За восемь дней Ланин побывал в трех африканских странах и до сих пор ни разу не вспомнил о ней, но сейчас специально вообразил ее снова: внимательные карие глаза, темные короткие волосы, видно, что очень мягкие, брови аккуратные, круглые, одухотворенные подвижные руки, и преданность, боже ты мой, преданность – в том, как обнаженно слушала, как кивала на его болтовню. И чувство непонятной жалости к этой прекрасной, но явно несчастной женщине внезапно обдало ему душу. Ланину захотелось увидеть ее сейчас же, немедленно. Позвонить? Но они едва знакомы. Однако телефон ее у него сохранился! Он взял и набрал текстик – из того, что помнил наизусть.
Дерево век доживает, лишь зелена вершина. Вьется лиана робкая в нежных, озябших бутонах.
Отправил. У арки его дома водитель остановился, въехать во двор не давала перегородившая проезд «газель», два кавказца в рабочей одежде носили какие-то коробки в подвал ближайшего продуктового магазина – поджидая, они простояли еще несколько лишних минут. Водитель беззлобно поругивал газельщиков, бормотал про черных, Ланин промычал в ответ невнятное – они тронулись наконец. Уже входя в подъезд, он почувствовал сквозь карман джинсов вибрацию мобильного – ответ. Испуганно (казалось ему) и – благодарно!.. Что-то ответила ему.

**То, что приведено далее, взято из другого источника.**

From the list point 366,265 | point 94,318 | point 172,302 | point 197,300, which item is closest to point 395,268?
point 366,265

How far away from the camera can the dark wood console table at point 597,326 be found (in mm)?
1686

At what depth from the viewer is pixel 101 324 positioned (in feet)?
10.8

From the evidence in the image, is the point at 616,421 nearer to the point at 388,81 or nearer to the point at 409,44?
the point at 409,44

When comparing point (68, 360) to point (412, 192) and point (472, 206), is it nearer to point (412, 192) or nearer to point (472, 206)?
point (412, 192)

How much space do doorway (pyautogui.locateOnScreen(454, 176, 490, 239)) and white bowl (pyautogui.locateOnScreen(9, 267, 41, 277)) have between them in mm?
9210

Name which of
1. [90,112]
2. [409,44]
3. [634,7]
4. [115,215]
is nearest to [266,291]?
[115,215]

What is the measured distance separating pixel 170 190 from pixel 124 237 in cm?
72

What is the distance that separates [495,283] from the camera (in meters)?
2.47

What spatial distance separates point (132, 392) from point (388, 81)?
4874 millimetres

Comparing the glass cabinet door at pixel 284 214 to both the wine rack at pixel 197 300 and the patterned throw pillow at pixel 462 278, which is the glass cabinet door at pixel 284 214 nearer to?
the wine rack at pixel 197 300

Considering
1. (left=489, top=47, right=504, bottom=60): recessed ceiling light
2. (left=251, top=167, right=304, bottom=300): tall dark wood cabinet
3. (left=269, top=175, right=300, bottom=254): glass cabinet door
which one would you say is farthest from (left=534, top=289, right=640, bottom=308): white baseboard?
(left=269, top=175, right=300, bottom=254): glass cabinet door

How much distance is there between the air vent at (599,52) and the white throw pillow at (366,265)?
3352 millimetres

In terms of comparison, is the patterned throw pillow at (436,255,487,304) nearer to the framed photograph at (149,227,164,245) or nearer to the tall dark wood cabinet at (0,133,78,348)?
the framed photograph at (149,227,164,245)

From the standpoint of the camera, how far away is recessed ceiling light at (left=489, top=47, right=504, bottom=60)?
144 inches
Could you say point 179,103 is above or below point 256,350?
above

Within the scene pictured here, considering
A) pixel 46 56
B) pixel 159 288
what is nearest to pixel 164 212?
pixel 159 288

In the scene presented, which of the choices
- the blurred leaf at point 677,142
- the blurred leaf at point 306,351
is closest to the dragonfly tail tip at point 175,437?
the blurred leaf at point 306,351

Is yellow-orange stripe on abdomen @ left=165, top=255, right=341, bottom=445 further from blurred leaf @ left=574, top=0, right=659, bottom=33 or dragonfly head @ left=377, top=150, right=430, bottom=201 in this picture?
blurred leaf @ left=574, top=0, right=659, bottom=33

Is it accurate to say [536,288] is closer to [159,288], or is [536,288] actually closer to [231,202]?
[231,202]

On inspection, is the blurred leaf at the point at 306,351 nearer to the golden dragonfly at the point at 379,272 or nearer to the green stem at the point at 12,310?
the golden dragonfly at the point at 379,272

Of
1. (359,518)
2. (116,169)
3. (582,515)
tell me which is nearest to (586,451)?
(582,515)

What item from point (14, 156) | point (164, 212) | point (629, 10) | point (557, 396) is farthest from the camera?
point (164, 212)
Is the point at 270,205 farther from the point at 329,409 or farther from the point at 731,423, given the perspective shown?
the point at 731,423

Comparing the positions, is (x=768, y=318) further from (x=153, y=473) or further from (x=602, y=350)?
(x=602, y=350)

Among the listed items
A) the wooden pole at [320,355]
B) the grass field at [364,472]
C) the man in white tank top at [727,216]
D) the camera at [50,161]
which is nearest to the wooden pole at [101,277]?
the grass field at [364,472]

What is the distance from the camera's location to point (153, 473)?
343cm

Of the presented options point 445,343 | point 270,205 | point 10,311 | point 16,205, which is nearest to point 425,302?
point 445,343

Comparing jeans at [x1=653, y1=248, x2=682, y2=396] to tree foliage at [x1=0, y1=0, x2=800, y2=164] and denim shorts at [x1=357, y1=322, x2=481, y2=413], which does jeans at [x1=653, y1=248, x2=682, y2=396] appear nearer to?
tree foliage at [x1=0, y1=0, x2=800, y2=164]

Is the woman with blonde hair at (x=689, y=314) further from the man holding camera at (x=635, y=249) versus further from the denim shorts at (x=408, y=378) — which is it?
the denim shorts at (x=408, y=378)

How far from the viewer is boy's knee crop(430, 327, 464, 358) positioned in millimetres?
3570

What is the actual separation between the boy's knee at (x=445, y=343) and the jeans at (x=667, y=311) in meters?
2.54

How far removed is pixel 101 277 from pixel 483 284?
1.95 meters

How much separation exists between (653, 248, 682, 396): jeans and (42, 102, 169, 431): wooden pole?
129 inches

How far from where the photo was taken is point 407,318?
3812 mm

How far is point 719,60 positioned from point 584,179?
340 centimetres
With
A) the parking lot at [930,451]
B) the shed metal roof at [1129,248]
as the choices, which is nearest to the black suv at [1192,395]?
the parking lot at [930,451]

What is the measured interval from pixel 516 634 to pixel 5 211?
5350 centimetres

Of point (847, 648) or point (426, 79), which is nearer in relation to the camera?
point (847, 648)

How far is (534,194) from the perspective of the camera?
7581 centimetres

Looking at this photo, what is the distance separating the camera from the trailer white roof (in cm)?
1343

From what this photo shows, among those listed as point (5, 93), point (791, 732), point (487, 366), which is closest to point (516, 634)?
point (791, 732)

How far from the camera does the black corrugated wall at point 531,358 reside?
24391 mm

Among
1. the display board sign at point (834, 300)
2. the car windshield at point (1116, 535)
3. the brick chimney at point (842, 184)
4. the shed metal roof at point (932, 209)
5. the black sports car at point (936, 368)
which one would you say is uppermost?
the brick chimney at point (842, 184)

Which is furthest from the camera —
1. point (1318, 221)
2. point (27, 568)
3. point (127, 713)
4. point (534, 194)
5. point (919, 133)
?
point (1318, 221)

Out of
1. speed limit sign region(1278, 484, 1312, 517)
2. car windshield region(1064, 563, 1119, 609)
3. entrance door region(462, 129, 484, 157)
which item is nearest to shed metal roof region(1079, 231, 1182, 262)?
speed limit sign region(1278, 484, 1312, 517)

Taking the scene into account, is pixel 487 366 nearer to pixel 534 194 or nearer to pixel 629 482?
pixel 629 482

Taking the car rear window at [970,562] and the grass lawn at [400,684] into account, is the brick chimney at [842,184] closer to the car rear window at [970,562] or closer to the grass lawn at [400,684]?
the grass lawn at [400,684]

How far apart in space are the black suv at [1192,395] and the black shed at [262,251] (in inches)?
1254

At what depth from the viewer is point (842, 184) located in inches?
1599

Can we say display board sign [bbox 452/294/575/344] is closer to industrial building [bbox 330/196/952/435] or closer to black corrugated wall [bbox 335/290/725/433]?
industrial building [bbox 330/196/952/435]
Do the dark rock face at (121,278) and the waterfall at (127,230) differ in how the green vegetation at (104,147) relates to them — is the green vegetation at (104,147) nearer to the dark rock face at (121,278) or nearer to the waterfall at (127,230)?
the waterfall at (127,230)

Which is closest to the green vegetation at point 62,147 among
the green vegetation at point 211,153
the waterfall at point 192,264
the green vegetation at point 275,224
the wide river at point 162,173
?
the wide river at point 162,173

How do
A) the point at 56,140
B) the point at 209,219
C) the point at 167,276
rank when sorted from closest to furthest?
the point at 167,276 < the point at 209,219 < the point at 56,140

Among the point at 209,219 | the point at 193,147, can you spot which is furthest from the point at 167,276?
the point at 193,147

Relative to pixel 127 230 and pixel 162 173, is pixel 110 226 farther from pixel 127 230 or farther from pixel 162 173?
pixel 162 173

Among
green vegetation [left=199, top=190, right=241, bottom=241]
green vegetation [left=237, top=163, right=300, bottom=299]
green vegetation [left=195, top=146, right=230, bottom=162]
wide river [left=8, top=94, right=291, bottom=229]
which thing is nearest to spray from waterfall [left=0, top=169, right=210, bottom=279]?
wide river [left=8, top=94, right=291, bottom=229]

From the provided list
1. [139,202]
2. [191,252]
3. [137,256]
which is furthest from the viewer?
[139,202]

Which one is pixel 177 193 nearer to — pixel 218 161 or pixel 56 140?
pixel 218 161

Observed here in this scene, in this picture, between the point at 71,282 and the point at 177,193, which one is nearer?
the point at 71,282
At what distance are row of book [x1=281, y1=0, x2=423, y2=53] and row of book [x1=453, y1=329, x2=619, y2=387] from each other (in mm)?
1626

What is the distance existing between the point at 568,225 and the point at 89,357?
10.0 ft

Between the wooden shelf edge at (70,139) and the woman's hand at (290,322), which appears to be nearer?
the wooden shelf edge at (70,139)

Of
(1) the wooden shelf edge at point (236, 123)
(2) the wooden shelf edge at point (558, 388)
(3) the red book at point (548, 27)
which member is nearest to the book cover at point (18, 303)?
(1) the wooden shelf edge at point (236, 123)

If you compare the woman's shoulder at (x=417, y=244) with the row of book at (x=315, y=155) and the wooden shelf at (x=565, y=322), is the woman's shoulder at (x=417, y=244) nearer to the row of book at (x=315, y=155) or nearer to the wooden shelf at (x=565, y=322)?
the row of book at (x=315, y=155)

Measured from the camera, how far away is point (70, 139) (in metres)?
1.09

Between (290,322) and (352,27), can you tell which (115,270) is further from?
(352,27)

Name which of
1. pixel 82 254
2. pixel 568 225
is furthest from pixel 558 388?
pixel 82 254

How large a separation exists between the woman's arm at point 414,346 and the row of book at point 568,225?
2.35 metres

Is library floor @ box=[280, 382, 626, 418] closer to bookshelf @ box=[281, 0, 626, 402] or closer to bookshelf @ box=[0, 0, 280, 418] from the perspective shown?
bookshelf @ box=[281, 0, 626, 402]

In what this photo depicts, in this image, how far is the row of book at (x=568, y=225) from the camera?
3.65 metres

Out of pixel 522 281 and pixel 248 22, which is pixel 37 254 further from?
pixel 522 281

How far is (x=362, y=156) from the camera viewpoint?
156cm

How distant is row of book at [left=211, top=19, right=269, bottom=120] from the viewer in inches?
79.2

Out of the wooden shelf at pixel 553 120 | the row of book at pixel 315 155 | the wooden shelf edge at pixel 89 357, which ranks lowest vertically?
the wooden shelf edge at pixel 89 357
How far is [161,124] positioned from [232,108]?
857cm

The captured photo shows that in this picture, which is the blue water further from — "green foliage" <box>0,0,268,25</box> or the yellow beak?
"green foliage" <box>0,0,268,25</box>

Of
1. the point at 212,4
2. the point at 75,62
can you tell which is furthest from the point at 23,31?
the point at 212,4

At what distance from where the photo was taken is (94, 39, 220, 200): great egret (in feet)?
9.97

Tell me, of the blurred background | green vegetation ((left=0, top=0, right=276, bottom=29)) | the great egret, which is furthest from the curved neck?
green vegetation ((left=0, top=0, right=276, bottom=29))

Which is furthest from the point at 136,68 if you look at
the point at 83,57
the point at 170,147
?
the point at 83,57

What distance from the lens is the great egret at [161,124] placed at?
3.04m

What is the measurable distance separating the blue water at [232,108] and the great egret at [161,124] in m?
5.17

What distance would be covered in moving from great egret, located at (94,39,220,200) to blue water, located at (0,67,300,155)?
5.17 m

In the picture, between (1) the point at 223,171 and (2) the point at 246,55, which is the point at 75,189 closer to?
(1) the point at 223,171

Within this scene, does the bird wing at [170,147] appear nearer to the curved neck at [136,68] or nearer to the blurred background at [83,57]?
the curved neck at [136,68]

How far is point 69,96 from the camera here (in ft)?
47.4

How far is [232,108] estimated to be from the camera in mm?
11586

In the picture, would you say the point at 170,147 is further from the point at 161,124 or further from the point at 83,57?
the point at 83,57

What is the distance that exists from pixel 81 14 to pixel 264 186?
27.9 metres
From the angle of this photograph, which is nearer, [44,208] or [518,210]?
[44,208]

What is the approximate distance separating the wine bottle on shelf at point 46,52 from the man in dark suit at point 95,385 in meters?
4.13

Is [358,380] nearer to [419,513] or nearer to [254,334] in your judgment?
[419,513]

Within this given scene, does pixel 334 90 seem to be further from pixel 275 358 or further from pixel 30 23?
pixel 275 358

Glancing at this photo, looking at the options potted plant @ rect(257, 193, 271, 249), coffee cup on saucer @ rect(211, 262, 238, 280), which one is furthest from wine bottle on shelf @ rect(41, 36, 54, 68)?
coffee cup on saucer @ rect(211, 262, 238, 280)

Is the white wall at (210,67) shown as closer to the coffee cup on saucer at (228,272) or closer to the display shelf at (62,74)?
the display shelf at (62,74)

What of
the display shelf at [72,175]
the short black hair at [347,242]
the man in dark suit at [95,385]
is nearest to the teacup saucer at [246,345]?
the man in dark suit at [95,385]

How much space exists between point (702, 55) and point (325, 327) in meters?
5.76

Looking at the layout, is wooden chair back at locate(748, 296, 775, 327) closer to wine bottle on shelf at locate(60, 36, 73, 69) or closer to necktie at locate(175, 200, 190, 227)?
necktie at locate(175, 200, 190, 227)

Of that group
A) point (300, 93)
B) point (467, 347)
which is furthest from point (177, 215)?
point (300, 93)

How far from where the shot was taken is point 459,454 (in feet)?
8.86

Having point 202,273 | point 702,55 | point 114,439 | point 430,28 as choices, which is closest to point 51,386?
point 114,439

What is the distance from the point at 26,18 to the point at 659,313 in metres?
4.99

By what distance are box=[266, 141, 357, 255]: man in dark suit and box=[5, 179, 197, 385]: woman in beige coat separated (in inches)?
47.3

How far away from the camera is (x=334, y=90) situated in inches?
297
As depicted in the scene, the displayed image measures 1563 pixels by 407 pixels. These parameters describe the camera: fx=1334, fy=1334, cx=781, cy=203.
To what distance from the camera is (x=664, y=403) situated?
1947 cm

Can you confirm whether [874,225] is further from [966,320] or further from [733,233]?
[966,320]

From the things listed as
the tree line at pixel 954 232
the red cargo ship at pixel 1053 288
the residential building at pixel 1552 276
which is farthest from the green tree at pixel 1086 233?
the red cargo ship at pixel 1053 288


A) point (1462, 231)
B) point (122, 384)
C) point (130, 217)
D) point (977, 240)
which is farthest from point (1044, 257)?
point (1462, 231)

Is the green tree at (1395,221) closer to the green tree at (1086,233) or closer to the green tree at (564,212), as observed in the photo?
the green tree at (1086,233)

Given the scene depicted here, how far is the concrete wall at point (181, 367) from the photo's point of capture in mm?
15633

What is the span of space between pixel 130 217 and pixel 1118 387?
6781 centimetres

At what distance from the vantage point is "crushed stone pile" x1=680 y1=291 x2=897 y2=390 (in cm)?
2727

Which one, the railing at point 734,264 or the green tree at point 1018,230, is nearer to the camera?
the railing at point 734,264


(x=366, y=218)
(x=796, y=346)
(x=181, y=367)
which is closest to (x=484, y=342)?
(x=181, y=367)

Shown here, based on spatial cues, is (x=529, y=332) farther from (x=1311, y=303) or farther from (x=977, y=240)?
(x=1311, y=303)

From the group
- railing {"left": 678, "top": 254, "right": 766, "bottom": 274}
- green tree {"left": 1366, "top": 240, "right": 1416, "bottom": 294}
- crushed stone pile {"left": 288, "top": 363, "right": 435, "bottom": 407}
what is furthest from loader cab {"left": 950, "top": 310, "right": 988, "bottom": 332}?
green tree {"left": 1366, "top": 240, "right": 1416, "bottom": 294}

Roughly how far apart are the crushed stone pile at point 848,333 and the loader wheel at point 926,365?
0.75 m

Спустился лифт, привез девушку с шестого, яркую блондинку на каблуках, с красной лаковой сумочкой через плечо, в бирюзовом пиджаке, – ах! Девушка явно спешила на работу, он поздоровался, пропустил ее, вкатил чемодан в кабину, поехал и ощутил тонкий сладкий запах. Чуть хмельной и странно знакомый. Будто полночи здесь простоял цветочный букет. Лифт железно лязгнул, дернулся, раскрыл двери. Ланин осторожно вдохнул еще раз, шагнул к своей квартире и вспомнил: дерево мэй. Мэйхуа, вот что это за аромат. Пять круглых розовых лепестков – пяточка ангела.
В памяти сейчас же криво проросли низенькие деревья, разбросанные среди камней, мелкие розовые цветки, облепившие черные голые ветви, и та нелепая, утопающая в живом аромате прогулка, во время которой он и увидел впервые эти воспетые каждым китайским поэтом сливы и больно, до крика, подвернул ногу. Плотное душистое бледно-розовое облако поэтических текстов, написанных в честь этой сливы, уже плыло в нем. Но здесь, в центре Москвы, в коробке лифта, на закопченной, загазованной Покровке да еще в начале октября… Нет, дело не в том, что угодно другое, любой другой запах был бы, кажется, уместнее, но мэйхуа – это слишком уж, слишком ходульно, штамп! И неожиданно для себя Михаил Львович беззвучно счастливо засмеялся – перепутал, конечно же, перепутал – обычные французские духи, «Шанель».
Он уже давил кнопку звонка и вжимал ногти в ладонь, чтобы перестать смеяться и улыбаться не так широко. Сегодняшний день, еще полчаса назад казавшийся ему ледяным озером, покрытым стальной осенней рябью, в которое ему предстояло кинуться с головой и переплыть голым, оказался ничуть не враждебен, совсем не страшен. Над водой плыл аромат зацветшей сливы. У берега качалась лодка.